O gerúndio e o gerundismo
O GERÚNDIO E O GERUNDISMO
No dia 09-03-05, a TV Globo, no seu programa “Bom dia, Brasil”, fez uma reportagem sobre o uso do gerúndio, em frases como “Vou estar trabalhando”. O entrevistado concluiu, inadequadamente, que se trata de um decalque da sintaxe inglesa. Ele não usou o termo “decalque”, mas deu a entender que se tratava de um.
Ora, tanto em inglês quanto em português, a forma dita “progressiva” indica o prolongamento da ação verbal, ou melhor, do processo verbal. Além do aspecto progressivo e, portanto, imperfectivo, o gerúndio indica também a simultaneidade de uma ação em relação a outra, como em “Ele viu o filme, comendo pipoca”.
Abstenho-me de comentar aqui o gerúndio usado como adjetivo (como em “Um livro contendo figuras”) ou como substantivo (em lugar do infinitivo, como em “A melhor maneira de achar uma vaga no centro é comprando um carro estacionado”, ou como em “Ouvi você falando de mim”), mas entendo que o gerúndio deva ter função basicamente adverbial, por oposição ao particípio (que deve ter basicamente função adjetiva) e ao infinitivo (que deve ter basicamente função substantiva).
É importante distinguir o gerúndio do gerundivo. O gerúndio é forma nominal de verbo e invariável. Mas o gerundivo é apenas nome deverbal, isto é, oriundo de verbo, e varia em gênero e número. O gerundivo latino tinha um sentido passivo. Literalmente, “o doutorando”, por exemplo, significa “o que vai ser doutorado”. Esse significado passivo não é mais observado pelo falante. Nomes como bacharelando, doutorando, professorando, diplomando, etc. são formas de gerundivo, oriundas dos verbos bacharelar, doutorar, professorar, diplomar, etc. Há gramáticos radicais que recusam legitimidade ao nome “vestibulando”, porque “vestibular” não é verbo, mas o uso consagrou a forma, agora definitivamente incorporada ao léxico da língua.

## DADOS

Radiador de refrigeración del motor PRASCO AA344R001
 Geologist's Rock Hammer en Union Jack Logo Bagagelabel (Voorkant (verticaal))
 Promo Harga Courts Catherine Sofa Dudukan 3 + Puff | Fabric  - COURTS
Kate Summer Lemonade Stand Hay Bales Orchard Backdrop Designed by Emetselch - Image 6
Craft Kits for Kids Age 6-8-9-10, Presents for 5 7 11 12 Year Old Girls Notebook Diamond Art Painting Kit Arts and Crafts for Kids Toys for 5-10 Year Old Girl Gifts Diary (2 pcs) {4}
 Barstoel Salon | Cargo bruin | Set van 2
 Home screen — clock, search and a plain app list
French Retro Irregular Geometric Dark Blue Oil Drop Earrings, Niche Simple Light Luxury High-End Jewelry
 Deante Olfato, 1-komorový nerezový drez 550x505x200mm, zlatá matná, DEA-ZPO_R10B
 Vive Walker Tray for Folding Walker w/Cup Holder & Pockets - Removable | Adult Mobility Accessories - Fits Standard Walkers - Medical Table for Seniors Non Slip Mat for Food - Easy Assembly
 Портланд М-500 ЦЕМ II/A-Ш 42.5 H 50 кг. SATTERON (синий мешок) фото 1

## DESCRIÇÃO DA TAREFA
Transcreva do texto sobre o gerúndio, acima, o trecho de "É importante distinguir" a "léxico da língua.", sem mudar nenhuma palavra ou sinal.

## CAIXA DE RESPOSTA
É importante distinguir o gerúndio do gerundivo. O gerúndio é forma nominal de verbo e invariável. Mas o gerundivo é apenas nome deverbal, isto é, oriundo de verbo, e varia em gênero e número. O gerundivo latino tinha um sentido passivo. Literalmente, “o doutorando”, por exemplo, significa “o que vai ser doutorado”. Esse significado passivo não é mais observado pelo falante. Nomes como bacharelando, doutorando, professorando, diplomando, etc. são formas de gerundivo, oriundas dos verbos bacharelar, doutorar, professorar, diplomar, etc. Há gramáticos radicais que recusam legitimidade ao nome “vestibulando”, porque “vestibular” não é verbo, mas o uso consagrou a forma, agora definitivamente incorporada ao léxico da língua.